Y que ahora ni siquiera recordaba cómo llorar.

No había nadie alrededor de las ruinas quemadas de la casa. Si aquella casa hubiera pertenecido a alguien normal, el lugar estaría infestado de transmisores y curiosos. Muchos buscarían al culpable tatuado. Pero allí no había nadie. Nadie más que un hombre roto que se paseaba entre las cenizas sin saber cómo su corazón seguía latiendo.

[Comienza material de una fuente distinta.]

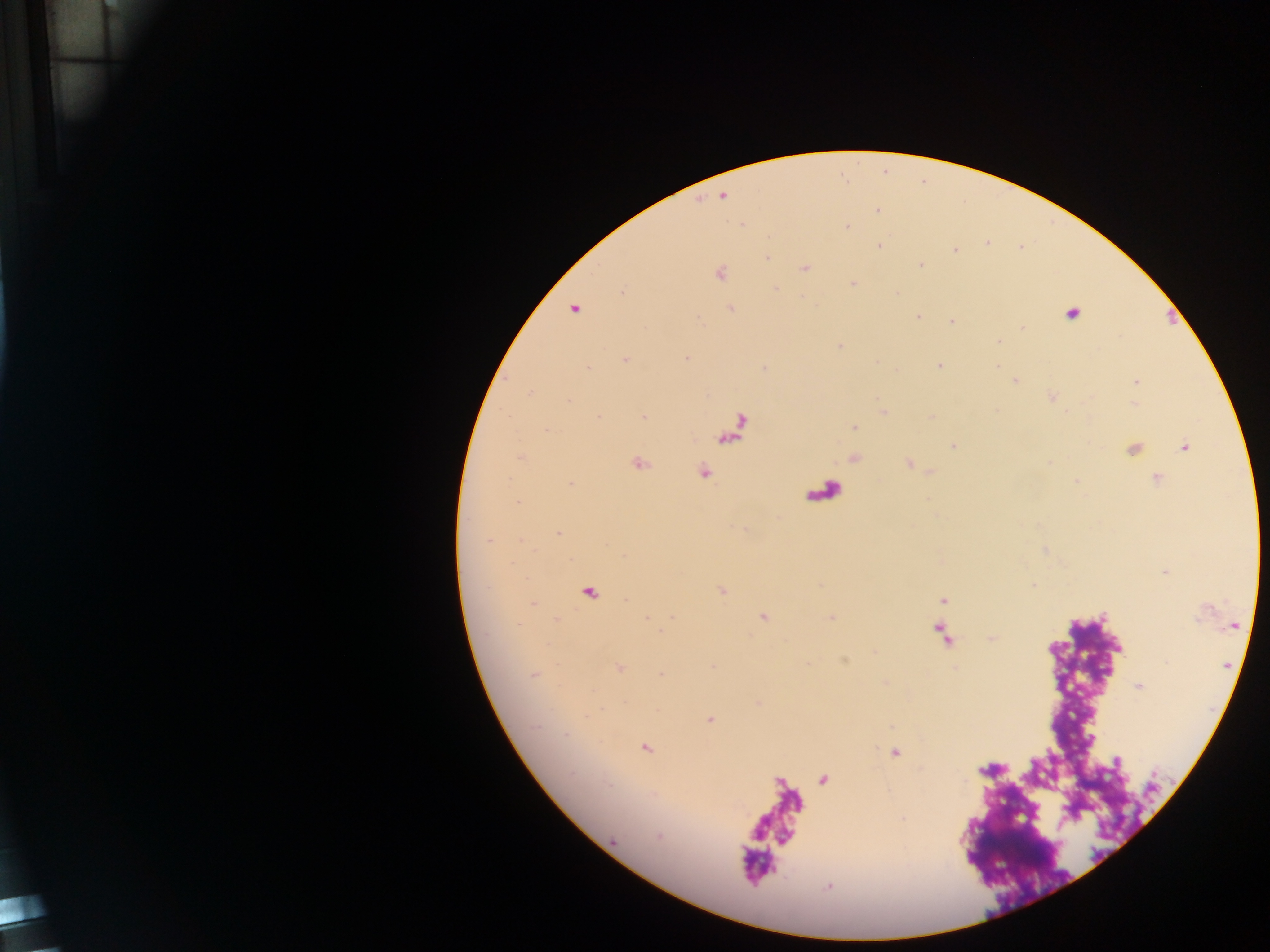
{
  "field_of_view": "single",
  "preparation": "thick blood film",
  "plasmodium_parasite_locations": "approximate centers as {x, y} in pixels: {722, 196}, {877, 211}, {847, 227}, {768, 237}, {879, 245}, {955, 250}, {766, 257}, {920, 264}, {805, 268}, {720, 274}, {853, 284}, {775, 289}, {731, 308}, {574, 309}, {1072, 313}, {919, 316}, {952, 321}, {1023, 327}, {839, 346}, {685, 358}, {625, 359}, {938, 366}, {588, 368}, {1015, 381}, {1137, 381}, {884, 413}, {644, 417}, {855, 427}, {954, 446}, {1185, 447}, {520, 457}, {639, 463}, {704, 471}, {1156, 477}, {1077, 482}, {571, 483}, {518, 502}, {558, 532}, {488, 540}, {942, 600}, {533, 603}, {646, 618}, {763, 618}, {831, 618}, {557, 619}, {519, 624}, {941, 633}, {620, 668}, {534, 674}, {662, 675}, {1139, 686}, {587, 717}, {710, 719}, {566, 735}, {646, 748}, {894, 752}, {903, 818}, {613, 841}",
  "capture": "mobile-phone photograph through a microscope",
  "image_size": "1270×952 pixels",
  "country": "Ghana"
}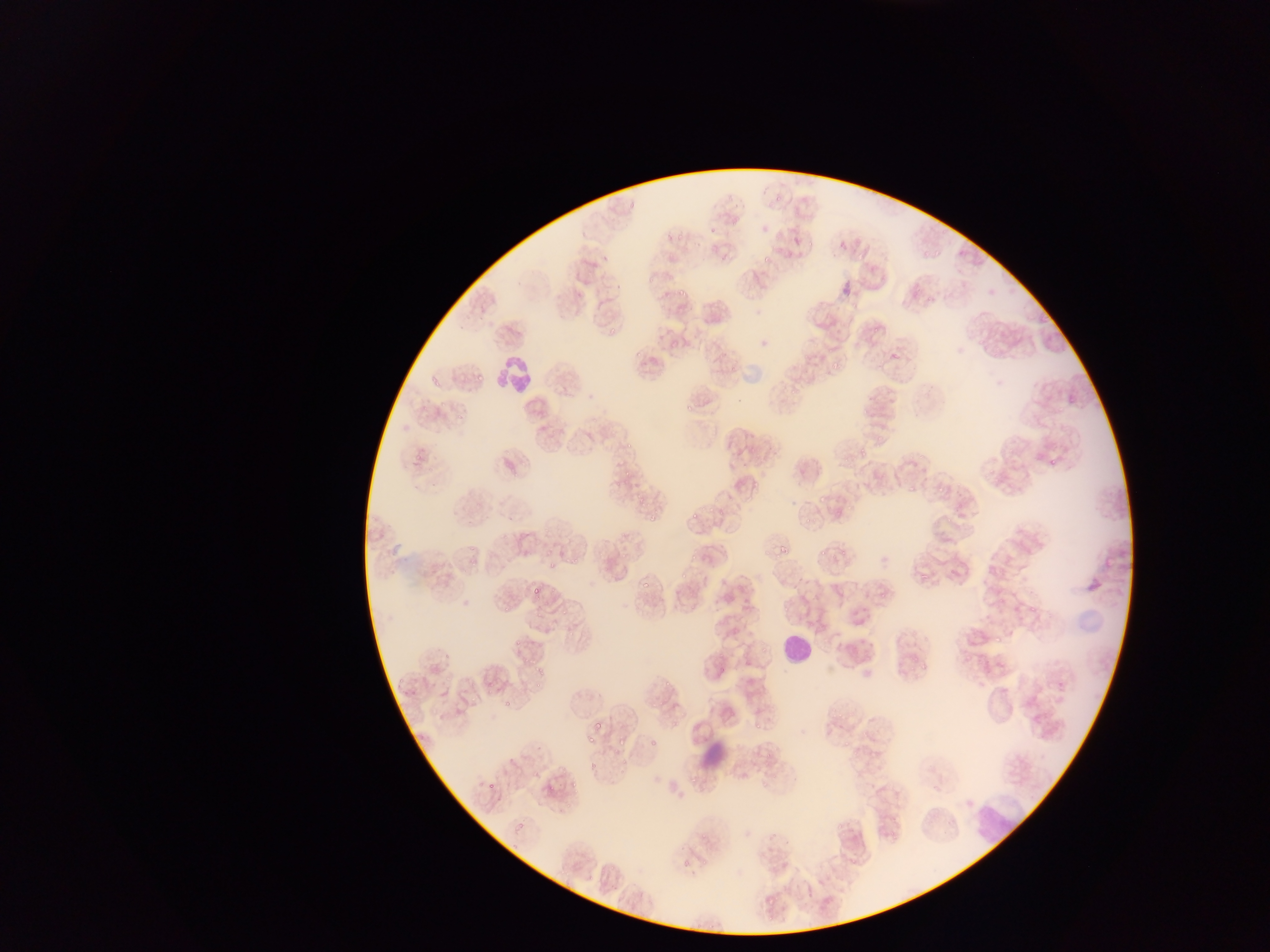

Approximate bounding boxes as [left, top, right, bottom] in pixels.
Summary:
  - Plasmodium parasite locations: [709, 226, 717, 236], [666, 235, 675, 243], [920, 247, 928, 259], [932, 248, 944, 266], [758, 251, 775, 264], [570, 279, 592, 300], [676, 287, 686, 298], [922, 295, 936, 306], [599, 326, 617, 339], [869, 326, 880, 334], [670, 343, 683, 357], [891, 347, 902, 359], [633, 348, 642, 357], [828, 354, 846, 371], [473, 362, 495, 385], [430, 371, 437, 393], [786, 384, 805, 398], [1063, 385, 1080, 408], [685, 397, 695, 413], [861, 397, 879, 415], [454, 411, 464, 421], [623, 442, 631, 458], [856, 446, 866, 459], [409, 448, 425, 467], [1049, 454, 1057, 466], [503, 460, 516, 473], [618, 470, 631, 479], [750, 477, 763, 494], [901, 480, 920, 494], [937, 483, 947, 495], [635, 491, 646, 505], [815, 492, 825, 503], [845, 497, 860, 511], [707, 508, 718, 517], [647, 509, 657, 520], [689, 509, 701, 519], [803, 512, 816, 524], [944, 516, 952, 524], [777, 537, 799, 558], [839, 541, 851, 558], [619, 545, 632, 562], [543, 546, 554, 555], [819, 546, 829, 560], [830, 548, 843, 559], [465, 550, 478, 562], [687, 553, 700, 560], [565, 558, 580, 565], [546, 561, 557, 578], [678, 572, 689, 581], [916, 574, 933, 588], [528, 582, 541, 600], [639, 582, 654, 594], [1030, 594, 1040, 616], [742, 598, 752, 611], [499, 603, 512, 615], [534, 604, 543, 617], [559, 607, 568, 618], [511, 625, 534, 655], [993, 638, 1003, 647], [441, 650, 452, 665], [916, 659, 931, 676], [533, 664, 550, 682], [395, 671, 408, 690], [660, 672, 674, 689], [485, 678, 495, 695], [531, 680, 540, 699], [502, 691, 525, 711], [471, 693, 477, 705], [828, 707, 845, 724], [756, 719, 765, 731], [717, 721, 734, 728], [594, 722, 604, 732], [585, 731, 594, 742], [618, 731, 632, 750], [867, 732, 884, 764], [835, 734, 853, 756], [648, 740, 659, 745], [615, 750, 633, 775], [758, 752, 774, 759], [587, 753, 602, 778], [531, 770, 540, 779], [564, 772, 585, 793], [687, 777, 702, 790], [755, 778, 769, 795], [484, 781, 496, 794], [543, 784, 553, 794], [508, 820, 529, 834], [743, 830, 751, 839], [765, 901, 786, 914]
  - Leukocyte locations: [501, 331, 539, 402], [783, 632, 810, 660], [972, 800, 1018, 844]
  - Country: Ghana
  - Image size: 1270×952 pixels
  - Capture: mobile-phone photograph through a microscope
  - Field of view: single
  - Preparation: thin blood film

Kostaj sintió cómo las suelas de sus zapatos crujían bajo los restos de… ¿Qué? ¿Huesos? ¿Madera? ¿Papeles? No podía saberlo. El olor a quemado era tan intenso que borraba casi cualquier pensamiento, paralizando las ideas. Hacía tan solo una semana había estado en ese mismo lugar. Casi podía sentir el olor a huevos fritos —lo único que Urh sabía cocinar medianamente bien— y escuchar el quedo silencio de la madera crujiente. En la esquina, junto a esa mesa, había un cuadro de la primera mascota que habían tenido… Las cortinas eran de un verde limón gracioso.  Los libros siempre estaban ordenados por autor en los estantes atestados. Pero, al parpadear, no había nada. Nada más que el color rojo de las cenizas.

Nada más que cenizas y culpas que amenazaban con tragárselo en sus gargantas.

Sin embargo, no sabía que la crueldad de la Inteligencia podía ser tan refinada. Habían anticipado ese estúpido aturdimiento que ahora sentía y los vanos recuerdos que atenazaban su memoria. Se había adelantado a sus ojos perdidos y su sabor a fracaso. Y decidieron saborear la sal de sus lágrimas.

Kostaj se abrió paso entre los escombros hasta el lugar donde había estado la habitación de su hermano y se detuvo. Todo en él se detuvo. Su corazón. Sus recuerdos. Sus emociones. Su autocontrol. Su frialdad. Su vida. El cuerpo de Uhr estaba en mitad de la habitación, con los ojos reventados en sus órbitas, la piel levemente quemada y un burdo agujero en el pecho del tamaño de un puño.

—¿Qué…?

No tenía sentido. Habían hecho arder todo el lugar. Habían esfumado cimientos, piedra, madera, cada pequeño retazo de un hombre. Pero el cadáver estaba ahí, frente a él, mutilado, herido, sin vida, entero… real. Un paquete para él. Un recordatorio de lo que había hecho. «Toma, ahí está tu hermano. Lo has conocido toda tu vida y ahora está muerto en su propia casa. Por tu culpa. Respíralo. Mastícalo. Y destrózate, porque eso le hiciste a él». La voz sin ritmo de su mente también se reía. Porque estaba obedeciendo.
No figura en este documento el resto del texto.